• [Excerpted passage]

Your series reminded me some optimization we did at AWS in the SMP boot 
code. This hasn't yet been sent upstrema so I thought I would compare to 
your series to see if there are any differences.

Instead of adding support for parallel SMP boot, we decided to optimize 
some of the wait call (see diff below).

This was tested on a nested environment (KVM/QEMU) on c5 metal with 
x2apic disabled. The numbers are for bringing-up 95 CPUs:

   * Currently: 2s
   * With AWS change only: 300ms
   * With your change only: 100ms

So your approach is superior :). I see you are dropping the loop in 
smp_callin(). So the first hunk in the below diff is not necessary 
anymore. The second hunk probably still makes sense for CPU hotplug (and 
maybe S3 bring-up) even though it would only save 10ms. I will look to 
send the patch.

Diff:

diff --git a/xen/arch/x86/smpboot.c b/xen/arch/x86/smpboot.c
index 3a1a659082c6..86fd5500e1ea 100644
--- a/xen/arch/x86/smpboot.c
+++ b/xen/arch/x86/smpboot.c
@@ -172,9 +172,9 @@ static void smp_callin(void)

• [Challenge 1] Copy the records word for word, from the line containing "Write the ABC notation for this score." through the end of the records.

• [Task input]
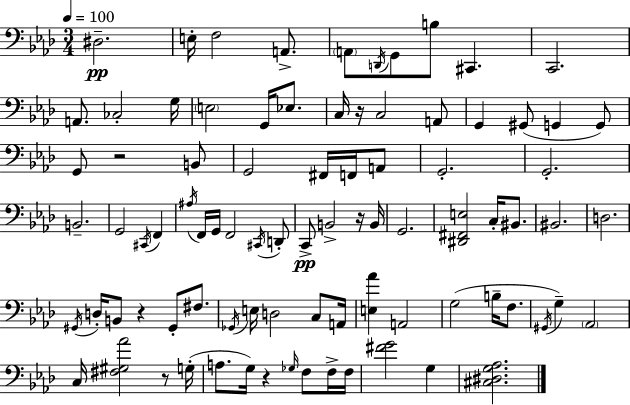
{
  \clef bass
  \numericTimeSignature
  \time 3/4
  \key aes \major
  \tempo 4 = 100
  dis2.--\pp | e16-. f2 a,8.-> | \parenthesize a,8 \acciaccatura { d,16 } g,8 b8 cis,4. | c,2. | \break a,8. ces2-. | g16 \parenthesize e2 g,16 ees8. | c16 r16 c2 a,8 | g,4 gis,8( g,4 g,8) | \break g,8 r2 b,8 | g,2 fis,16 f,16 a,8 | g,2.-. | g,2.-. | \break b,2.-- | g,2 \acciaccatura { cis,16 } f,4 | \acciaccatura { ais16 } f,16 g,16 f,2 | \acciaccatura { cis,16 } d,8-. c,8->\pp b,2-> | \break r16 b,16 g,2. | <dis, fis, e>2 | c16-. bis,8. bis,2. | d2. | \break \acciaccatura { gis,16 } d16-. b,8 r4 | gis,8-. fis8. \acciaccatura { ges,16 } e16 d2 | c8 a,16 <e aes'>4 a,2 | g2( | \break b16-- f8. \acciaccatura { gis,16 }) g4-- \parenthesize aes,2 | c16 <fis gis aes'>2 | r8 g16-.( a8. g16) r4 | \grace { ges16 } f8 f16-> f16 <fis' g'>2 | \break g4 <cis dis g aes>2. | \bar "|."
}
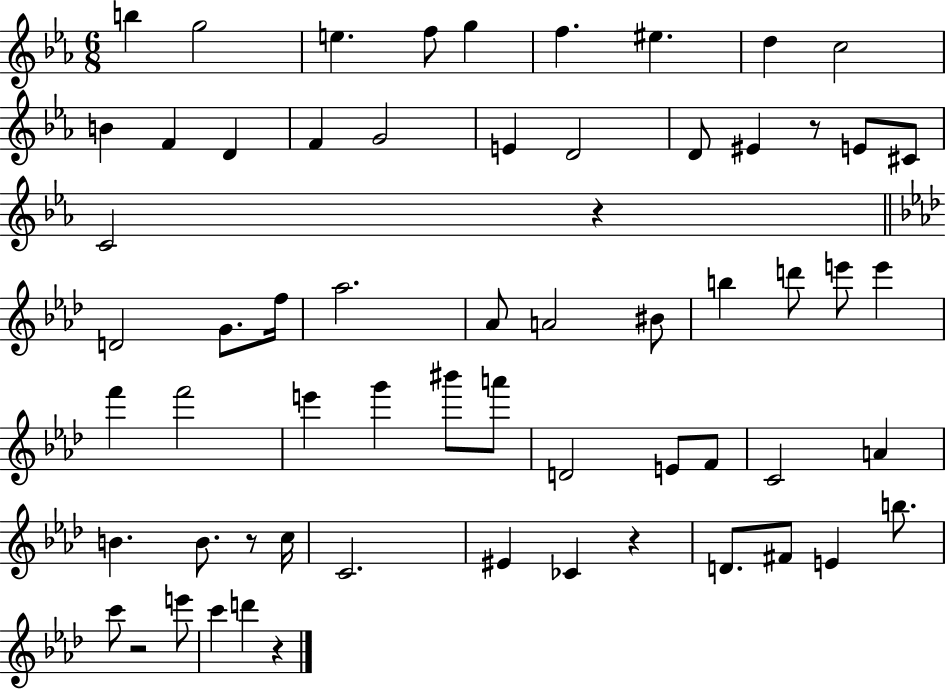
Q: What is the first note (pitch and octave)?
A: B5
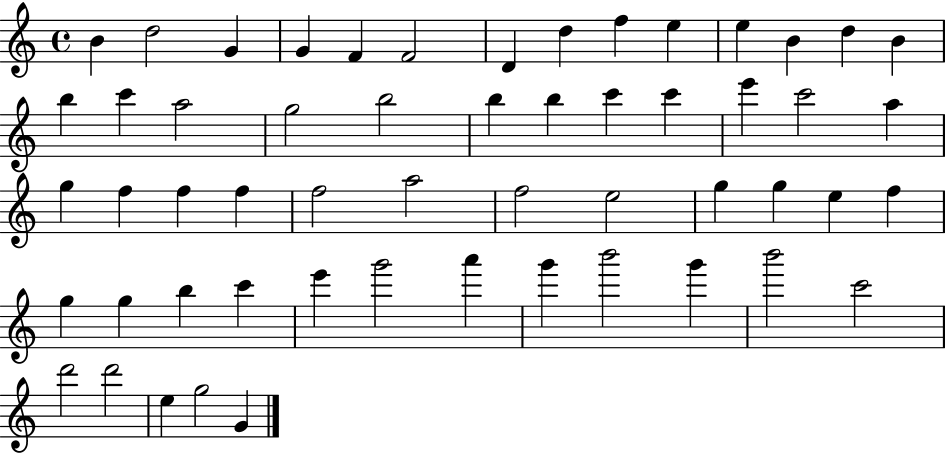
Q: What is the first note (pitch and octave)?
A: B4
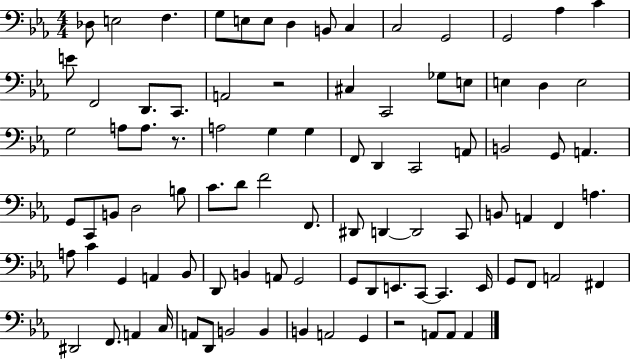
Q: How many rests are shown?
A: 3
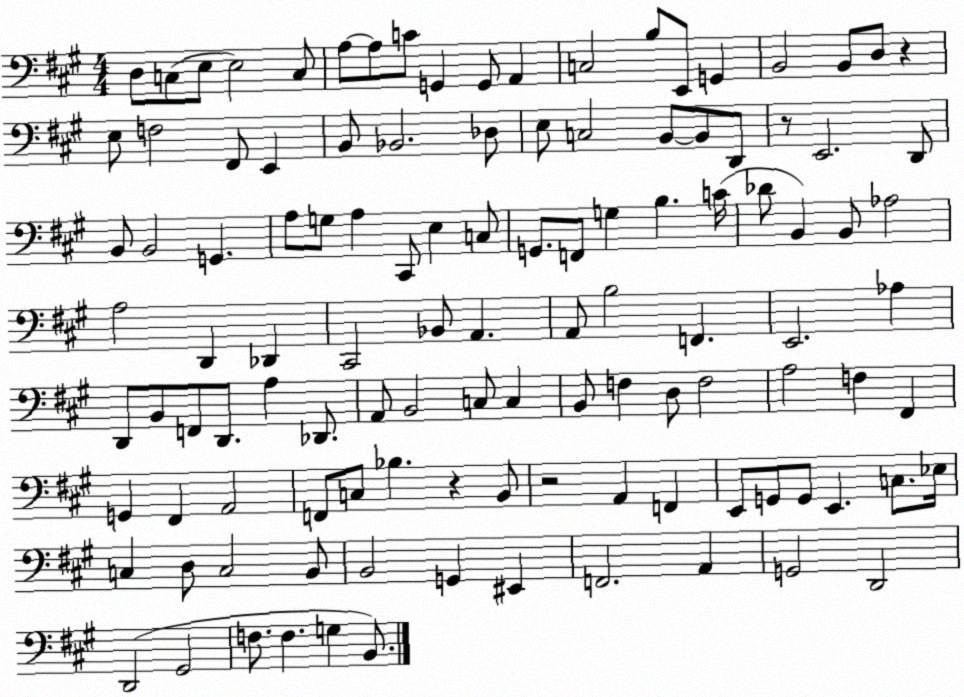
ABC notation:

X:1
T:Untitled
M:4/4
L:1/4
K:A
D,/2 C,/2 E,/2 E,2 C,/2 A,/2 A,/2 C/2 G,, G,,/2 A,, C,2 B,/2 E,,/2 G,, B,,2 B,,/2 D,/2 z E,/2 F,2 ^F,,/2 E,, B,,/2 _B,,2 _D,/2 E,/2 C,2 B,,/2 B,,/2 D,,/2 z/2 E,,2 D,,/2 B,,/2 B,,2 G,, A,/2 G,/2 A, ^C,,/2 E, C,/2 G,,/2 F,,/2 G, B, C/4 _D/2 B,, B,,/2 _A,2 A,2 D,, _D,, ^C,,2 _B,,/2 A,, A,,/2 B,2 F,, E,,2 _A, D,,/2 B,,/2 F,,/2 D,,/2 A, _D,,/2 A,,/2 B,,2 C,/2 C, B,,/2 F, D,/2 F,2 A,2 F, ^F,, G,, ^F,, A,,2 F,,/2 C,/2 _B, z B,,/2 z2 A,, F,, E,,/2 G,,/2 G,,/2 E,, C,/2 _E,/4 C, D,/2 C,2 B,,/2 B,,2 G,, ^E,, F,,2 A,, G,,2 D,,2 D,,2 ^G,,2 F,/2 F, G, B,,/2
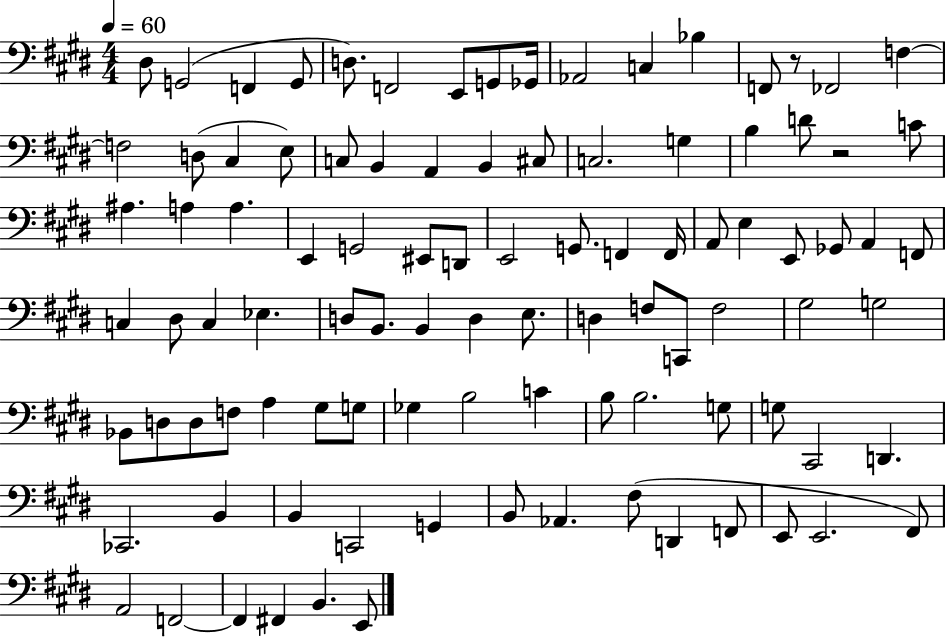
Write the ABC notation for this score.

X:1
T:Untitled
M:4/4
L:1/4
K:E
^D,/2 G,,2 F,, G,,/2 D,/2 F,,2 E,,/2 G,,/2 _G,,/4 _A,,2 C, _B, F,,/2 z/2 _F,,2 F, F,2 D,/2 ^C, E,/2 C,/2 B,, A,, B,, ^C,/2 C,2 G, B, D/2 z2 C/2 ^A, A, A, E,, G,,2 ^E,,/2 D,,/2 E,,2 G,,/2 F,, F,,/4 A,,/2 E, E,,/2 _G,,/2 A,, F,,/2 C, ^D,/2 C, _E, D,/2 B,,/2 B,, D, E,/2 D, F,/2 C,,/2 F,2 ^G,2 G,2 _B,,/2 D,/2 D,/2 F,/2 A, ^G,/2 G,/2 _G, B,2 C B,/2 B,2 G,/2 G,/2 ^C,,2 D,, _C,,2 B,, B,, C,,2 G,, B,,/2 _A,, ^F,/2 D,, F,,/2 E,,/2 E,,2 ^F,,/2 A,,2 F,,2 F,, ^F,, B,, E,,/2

• [Challenge 2]
Answer these about the SMP boot excerpt, one line each:
(a) How many CPUs were brought up for the reported timings?
(b) What bring-up time is given with the AWS change only?
(c) Which file does the diff modify?

• [Written reply 1]
Write the ABC notation for this score.

X:1
T:Untitled
M:4/4
L:1/4
K:E
^D,/2 G,,2 F,, G,,/2 D,/2 F,,2 E,,/2 G,,/2 _G,,/4 _A,,2 C, _B, F,,/2 z/2 _F,,2 F, F,2 D,/2 ^C, E,/2 C,/2 B,, A,, B,, ^C,/2 C,2 G, B, D/2 z2 C/2 ^A, A, A, E,, G,,2 ^E,,/2 D,,/2 E,,2 G,,/2 F,, F,,/4 A,,/2 E, E,,/2 _G,,/2 A,, F,,/2 C, ^D,/2 C, _E, D,/2 B,,/2 B,, D, E,/2 D, F,/2 C,,/2 F,2 ^G,2 G,2 _B,,/2 D,/2 D,/2 F,/2 A, ^G,/2 G,/2 _G, B,2 C B,/2 B,2 G,/2 G,/2 ^C,,2 D,, _C,,2 B,, B,, C,,2 G,, B,,/2 _A,, ^F,/2 D,, F,,/2 E,,/2 E,,2 ^F,,/2 A,,2 F,,2 F,, ^F,, B,, E,,/2

• [Written reply 2]
(a) 95
(b) 300ms
(c) xen/arch/x86/smpboot.c